De son côté, Jean-Michel Hédreux est entrepreneur et représente en Europe, la start-up 11 Health qui a été créée par Michael Seres. Ils souffrent tous les deux depuis l’enfance d’une maladie inflammatoire chronique de l’intestin. Ensemble, ils ont créé un dispositif médical connecté qui permet de sécuriser la vie du patient stomisé. Son fonctionnement fait appel à un ou plusieurs algorithmes de prédiction et à des alertes intelligentes pour le patient mais aussi les soignants (alerte pour le remplissage de la poche du patient, informations sur l’état inflammatoire de la zone péristomiale). « Dans notre programme Alfred SmartCare proposé par 11 Health, les nouvelles technologies sont importantes (“telehealth”, suivi et sécurisation du retour à domicile…), mais l’essentiel dans notre projet est le mariage intelligent entre la technologie, les données et l’accompagnement humain », précise-t-il.

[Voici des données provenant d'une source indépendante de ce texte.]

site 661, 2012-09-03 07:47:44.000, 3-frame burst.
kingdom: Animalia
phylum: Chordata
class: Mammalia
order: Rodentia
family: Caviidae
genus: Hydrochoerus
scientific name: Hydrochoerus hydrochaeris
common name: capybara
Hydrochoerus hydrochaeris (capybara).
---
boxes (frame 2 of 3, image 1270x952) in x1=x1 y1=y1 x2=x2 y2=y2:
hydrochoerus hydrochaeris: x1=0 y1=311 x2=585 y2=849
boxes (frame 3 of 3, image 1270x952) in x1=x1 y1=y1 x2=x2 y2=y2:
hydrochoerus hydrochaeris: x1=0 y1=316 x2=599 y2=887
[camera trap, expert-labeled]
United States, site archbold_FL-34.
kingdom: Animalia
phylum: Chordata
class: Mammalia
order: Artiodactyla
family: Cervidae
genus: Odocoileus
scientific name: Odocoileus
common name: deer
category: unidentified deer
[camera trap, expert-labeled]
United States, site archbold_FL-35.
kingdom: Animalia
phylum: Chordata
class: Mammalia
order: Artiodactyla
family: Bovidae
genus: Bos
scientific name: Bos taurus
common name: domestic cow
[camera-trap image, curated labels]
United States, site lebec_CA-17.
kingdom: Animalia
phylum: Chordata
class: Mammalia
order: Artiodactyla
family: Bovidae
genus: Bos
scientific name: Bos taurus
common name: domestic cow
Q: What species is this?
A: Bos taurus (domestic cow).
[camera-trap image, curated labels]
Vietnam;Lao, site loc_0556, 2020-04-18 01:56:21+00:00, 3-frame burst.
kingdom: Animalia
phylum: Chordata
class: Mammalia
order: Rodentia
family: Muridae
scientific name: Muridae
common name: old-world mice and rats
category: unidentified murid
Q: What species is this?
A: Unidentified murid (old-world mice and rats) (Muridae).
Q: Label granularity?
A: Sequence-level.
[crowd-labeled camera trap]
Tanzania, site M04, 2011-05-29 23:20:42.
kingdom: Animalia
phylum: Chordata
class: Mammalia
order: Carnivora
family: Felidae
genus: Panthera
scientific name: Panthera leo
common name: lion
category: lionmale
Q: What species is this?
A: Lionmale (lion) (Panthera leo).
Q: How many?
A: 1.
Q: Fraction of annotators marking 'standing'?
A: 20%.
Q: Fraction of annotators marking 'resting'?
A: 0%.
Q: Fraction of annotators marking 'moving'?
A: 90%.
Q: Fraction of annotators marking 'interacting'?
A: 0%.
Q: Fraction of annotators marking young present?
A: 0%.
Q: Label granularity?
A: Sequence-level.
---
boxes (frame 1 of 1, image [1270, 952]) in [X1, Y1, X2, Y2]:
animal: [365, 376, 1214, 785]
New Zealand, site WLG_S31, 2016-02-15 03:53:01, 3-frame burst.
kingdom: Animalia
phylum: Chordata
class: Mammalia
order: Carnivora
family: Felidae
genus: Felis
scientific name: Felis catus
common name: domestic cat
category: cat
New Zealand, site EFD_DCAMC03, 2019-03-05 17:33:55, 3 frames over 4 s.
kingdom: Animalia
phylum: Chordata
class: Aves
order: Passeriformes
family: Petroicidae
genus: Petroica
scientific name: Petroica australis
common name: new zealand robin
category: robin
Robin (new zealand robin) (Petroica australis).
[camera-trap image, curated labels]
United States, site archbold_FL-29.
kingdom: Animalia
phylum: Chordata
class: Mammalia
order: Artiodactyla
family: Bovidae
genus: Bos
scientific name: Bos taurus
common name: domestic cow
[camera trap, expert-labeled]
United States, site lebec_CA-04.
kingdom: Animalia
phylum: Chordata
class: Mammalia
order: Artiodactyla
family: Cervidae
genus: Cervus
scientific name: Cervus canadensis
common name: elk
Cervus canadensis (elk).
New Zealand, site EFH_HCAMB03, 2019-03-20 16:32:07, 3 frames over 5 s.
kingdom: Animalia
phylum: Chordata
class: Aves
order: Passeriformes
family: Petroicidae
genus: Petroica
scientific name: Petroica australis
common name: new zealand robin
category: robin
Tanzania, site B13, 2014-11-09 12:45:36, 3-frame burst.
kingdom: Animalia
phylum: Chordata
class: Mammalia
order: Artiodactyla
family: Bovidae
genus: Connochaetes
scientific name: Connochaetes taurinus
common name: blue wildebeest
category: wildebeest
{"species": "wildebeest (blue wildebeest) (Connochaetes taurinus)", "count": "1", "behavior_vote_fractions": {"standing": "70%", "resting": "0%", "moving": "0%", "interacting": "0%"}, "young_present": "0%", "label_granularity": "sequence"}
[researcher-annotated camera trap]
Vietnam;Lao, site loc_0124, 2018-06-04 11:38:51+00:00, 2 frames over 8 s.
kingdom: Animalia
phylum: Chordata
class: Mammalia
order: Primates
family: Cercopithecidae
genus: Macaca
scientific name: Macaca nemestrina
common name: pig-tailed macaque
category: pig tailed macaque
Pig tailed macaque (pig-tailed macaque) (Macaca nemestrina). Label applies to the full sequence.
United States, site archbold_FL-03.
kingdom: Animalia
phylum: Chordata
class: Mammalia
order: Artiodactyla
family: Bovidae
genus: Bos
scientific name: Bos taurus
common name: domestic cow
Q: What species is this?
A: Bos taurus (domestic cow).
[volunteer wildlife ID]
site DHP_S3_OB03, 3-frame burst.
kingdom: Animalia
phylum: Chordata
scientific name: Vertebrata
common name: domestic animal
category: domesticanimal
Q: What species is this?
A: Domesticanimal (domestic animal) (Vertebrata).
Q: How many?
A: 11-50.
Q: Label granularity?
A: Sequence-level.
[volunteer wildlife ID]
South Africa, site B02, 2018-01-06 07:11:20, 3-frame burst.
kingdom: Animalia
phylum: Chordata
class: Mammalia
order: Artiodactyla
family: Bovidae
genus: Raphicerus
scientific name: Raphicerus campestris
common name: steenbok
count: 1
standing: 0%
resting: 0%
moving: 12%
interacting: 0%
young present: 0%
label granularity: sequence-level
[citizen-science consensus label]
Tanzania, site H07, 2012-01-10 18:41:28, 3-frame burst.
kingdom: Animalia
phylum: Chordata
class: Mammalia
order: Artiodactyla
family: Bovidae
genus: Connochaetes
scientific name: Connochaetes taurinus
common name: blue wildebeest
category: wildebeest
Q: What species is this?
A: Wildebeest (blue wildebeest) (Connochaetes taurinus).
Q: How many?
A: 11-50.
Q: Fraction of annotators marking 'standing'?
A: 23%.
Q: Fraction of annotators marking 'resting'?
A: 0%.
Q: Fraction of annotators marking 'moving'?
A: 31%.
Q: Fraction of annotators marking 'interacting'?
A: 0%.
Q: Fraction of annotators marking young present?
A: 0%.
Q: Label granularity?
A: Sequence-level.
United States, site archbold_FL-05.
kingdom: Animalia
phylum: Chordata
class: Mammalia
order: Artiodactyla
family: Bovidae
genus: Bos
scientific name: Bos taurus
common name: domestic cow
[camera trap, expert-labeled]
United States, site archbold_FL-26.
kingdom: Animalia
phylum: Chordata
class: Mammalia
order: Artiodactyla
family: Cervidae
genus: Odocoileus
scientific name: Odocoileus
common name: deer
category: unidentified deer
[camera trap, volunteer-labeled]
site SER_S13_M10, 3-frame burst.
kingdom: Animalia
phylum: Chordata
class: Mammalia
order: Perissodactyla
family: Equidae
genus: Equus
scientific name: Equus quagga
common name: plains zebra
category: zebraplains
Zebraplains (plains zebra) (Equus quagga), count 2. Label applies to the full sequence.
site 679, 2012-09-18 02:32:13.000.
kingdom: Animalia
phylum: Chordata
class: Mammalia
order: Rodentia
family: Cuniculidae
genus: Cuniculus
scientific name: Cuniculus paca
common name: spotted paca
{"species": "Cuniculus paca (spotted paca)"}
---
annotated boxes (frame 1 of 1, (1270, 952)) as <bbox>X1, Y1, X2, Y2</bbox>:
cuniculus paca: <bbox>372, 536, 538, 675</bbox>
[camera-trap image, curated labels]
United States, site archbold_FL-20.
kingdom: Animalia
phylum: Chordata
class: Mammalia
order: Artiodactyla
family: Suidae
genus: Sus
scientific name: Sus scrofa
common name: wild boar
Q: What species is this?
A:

L’objectif est de soutenir les patients atteints de MICI, ces maladies inflammatoires chroniques de l’intestin qui regroupent la maladie de Crohn et la rectocolite hémorragique, de cancer colorectal ou qui vivent avec une stomie. « Nos produits et nos services ont fait leurs preuves en matière de réduction des réadmissions, de diminution des visites en ambulatoire ou aux urgences et d’amélioration des résultats. Ils permettent également aux équipes cliniques d’être plus efficaces », souligne-t-il. 11 Health se développe rapidement aux États-Unis, moins en France. C’est pourquoi il « travaille sur les bonnes directions à prendre pour développer [leur] projet en Europe et donner aux patients le plus rapidement possible accès à cette innovation ».